_TASK_: Print everything from the line containing "In the captured" down to the final line of the items below, both included, without changing a single character.

_WORKING DATA_:
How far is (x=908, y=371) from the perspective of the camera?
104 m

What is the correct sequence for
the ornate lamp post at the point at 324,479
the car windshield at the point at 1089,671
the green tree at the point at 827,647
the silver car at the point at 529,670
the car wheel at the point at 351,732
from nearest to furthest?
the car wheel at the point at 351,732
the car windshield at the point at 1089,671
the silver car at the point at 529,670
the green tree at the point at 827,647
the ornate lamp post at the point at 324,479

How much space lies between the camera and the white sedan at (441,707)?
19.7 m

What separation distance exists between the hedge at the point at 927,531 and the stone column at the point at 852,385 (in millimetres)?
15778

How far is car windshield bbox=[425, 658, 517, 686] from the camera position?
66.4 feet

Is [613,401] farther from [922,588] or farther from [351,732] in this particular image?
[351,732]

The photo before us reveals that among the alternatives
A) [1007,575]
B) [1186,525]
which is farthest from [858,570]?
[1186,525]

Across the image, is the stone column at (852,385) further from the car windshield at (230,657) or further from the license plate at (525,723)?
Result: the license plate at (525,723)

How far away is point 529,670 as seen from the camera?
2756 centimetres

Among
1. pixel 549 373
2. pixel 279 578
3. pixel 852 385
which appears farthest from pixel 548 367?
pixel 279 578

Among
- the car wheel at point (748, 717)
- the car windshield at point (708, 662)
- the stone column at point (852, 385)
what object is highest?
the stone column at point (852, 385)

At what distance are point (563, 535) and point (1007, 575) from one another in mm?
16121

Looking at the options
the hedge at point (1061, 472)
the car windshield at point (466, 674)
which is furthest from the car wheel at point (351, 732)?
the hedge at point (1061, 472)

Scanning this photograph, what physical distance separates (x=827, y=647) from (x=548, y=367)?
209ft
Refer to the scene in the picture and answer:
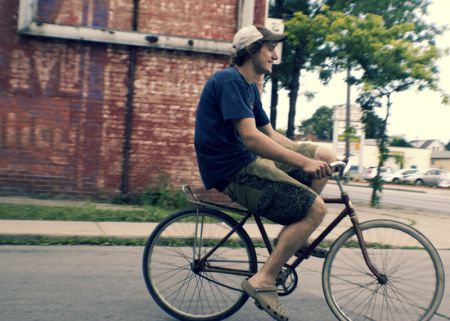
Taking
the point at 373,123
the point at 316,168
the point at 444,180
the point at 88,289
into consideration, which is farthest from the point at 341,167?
the point at 444,180

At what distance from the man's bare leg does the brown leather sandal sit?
0.11 feet

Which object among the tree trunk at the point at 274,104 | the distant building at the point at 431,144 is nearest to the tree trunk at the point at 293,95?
the tree trunk at the point at 274,104

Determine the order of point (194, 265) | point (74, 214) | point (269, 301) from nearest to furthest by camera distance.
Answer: point (269, 301) → point (194, 265) → point (74, 214)

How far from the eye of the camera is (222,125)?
366cm

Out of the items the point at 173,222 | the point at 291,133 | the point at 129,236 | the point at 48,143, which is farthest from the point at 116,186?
the point at 291,133

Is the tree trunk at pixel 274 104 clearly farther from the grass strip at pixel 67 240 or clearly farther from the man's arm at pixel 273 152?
the man's arm at pixel 273 152

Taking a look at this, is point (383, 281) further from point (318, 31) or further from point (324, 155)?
point (318, 31)

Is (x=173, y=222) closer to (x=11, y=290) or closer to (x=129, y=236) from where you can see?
(x=11, y=290)

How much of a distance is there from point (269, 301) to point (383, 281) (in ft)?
2.48

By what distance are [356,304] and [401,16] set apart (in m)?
14.6

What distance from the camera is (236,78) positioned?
353 centimetres

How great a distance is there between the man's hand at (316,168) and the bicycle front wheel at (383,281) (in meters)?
0.49

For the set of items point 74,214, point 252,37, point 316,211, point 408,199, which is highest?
point 252,37

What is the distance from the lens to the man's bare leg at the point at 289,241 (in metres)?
3.55
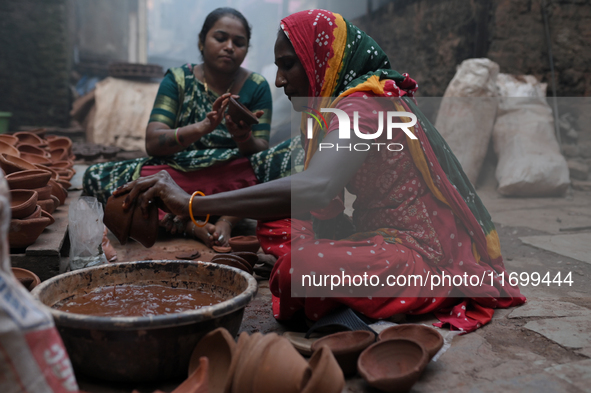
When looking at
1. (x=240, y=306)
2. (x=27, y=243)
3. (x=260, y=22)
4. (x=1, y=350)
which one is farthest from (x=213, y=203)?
(x=260, y=22)

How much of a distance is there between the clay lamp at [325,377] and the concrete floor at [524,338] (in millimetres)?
230

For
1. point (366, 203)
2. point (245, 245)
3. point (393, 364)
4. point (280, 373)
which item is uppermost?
point (366, 203)

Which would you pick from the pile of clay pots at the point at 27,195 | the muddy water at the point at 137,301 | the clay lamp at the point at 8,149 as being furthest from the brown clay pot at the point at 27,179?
the muddy water at the point at 137,301

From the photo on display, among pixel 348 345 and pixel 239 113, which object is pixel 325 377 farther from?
pixel 239 113

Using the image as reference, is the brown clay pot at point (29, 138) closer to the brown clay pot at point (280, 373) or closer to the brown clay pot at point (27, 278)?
the brown clay pot at point (27, 278)

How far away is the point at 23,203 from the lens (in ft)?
7.25

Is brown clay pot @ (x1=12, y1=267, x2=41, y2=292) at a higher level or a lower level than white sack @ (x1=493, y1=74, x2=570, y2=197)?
lower

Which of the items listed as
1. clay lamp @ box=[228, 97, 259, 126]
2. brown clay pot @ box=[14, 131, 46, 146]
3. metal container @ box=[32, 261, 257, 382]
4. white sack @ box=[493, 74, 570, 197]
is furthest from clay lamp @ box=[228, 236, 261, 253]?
white sack @ box=[493, 74, 570, 197]

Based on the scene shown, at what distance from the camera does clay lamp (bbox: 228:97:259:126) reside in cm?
266

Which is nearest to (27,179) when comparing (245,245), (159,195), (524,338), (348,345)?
(159,195)

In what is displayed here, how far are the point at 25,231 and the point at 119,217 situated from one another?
1.87 feet

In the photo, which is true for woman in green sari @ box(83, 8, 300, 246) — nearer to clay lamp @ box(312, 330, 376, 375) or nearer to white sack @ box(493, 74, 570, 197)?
clay lamp @ box(312, 330, 376, 375)

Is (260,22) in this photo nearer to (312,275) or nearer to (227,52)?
(227,52)

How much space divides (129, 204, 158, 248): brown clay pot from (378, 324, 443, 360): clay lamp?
98 centimetres
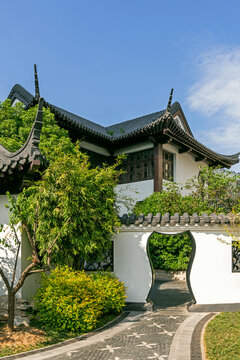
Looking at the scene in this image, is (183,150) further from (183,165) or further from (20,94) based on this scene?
(20,94)

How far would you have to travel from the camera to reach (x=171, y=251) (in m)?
13.9

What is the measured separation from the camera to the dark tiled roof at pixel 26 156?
5707 millimetres

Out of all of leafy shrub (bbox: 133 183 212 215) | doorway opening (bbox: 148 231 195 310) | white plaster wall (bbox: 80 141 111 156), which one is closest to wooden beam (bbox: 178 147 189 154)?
white plaster wall (bbox: 80 141 111 156)

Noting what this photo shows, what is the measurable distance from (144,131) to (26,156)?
27.3ft

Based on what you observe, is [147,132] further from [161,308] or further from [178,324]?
[178,324]

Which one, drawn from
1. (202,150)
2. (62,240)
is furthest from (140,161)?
(62,240)

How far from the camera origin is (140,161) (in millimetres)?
15016

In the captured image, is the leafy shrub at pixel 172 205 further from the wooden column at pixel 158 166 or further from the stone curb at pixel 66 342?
the stone curb at pixel 66 342

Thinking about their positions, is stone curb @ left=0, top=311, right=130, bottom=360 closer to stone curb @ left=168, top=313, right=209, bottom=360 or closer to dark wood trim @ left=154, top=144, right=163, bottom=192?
stone curb @ left=168, top=313, right=209, bottom=360

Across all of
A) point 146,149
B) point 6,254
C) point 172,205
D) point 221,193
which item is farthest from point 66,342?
point 146,149

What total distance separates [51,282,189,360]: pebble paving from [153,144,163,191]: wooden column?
7117 millimetres

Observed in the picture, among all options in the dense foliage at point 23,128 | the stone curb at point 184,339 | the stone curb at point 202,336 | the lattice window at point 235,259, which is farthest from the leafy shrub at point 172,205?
the stone curb at point 184,339

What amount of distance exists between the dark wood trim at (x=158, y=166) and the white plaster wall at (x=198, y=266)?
587 centimetres

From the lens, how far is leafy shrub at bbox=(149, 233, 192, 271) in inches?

_COMPLETE RESPONSE_:
In the captured image, is the leafy shrub at pixel 172 205 further from the wooden column at pixel 158 166 or further from the stone curb at pixel 66 342?
the stone curb at pixel 66 342

Thinking about their positions, is stone curb @ left=0, top=311, right=130, bottom=360 closer to stone curb @ left=168, top=313, right=209, bottom=360 or closer to dark wood trim @ left=154, top=144, right=163, bottom=192?
stone curb @ left=168, top=313, right=209, bottom=360

Across all of
A) point 146,149
B) point 6,254
C) point 172,205
D) point 221,193
which item is farthest from point 66,342?
point 146,149

What total distance separates [51,282,189,360]: pebble paving from [153,144,163,191]: wooden column?
7117 millimetres

Observed in the picture, among all options in the dense foliage at point 23,128 | the stone curb at point 184,339 | the stone curb at point 202,336 | the lattice window at point 235,259, which is farthest from the leafy shrub at point 172,205?
the stone curb at point 184,339

What amount of distance exists between the dark wood trim at (x=158, y=166) and the white plaster wall at (x=198, y=266)?
587 centimetres

From the lens, how far is leafy shrub at bbox=(149, 233, 192, 271) in inches?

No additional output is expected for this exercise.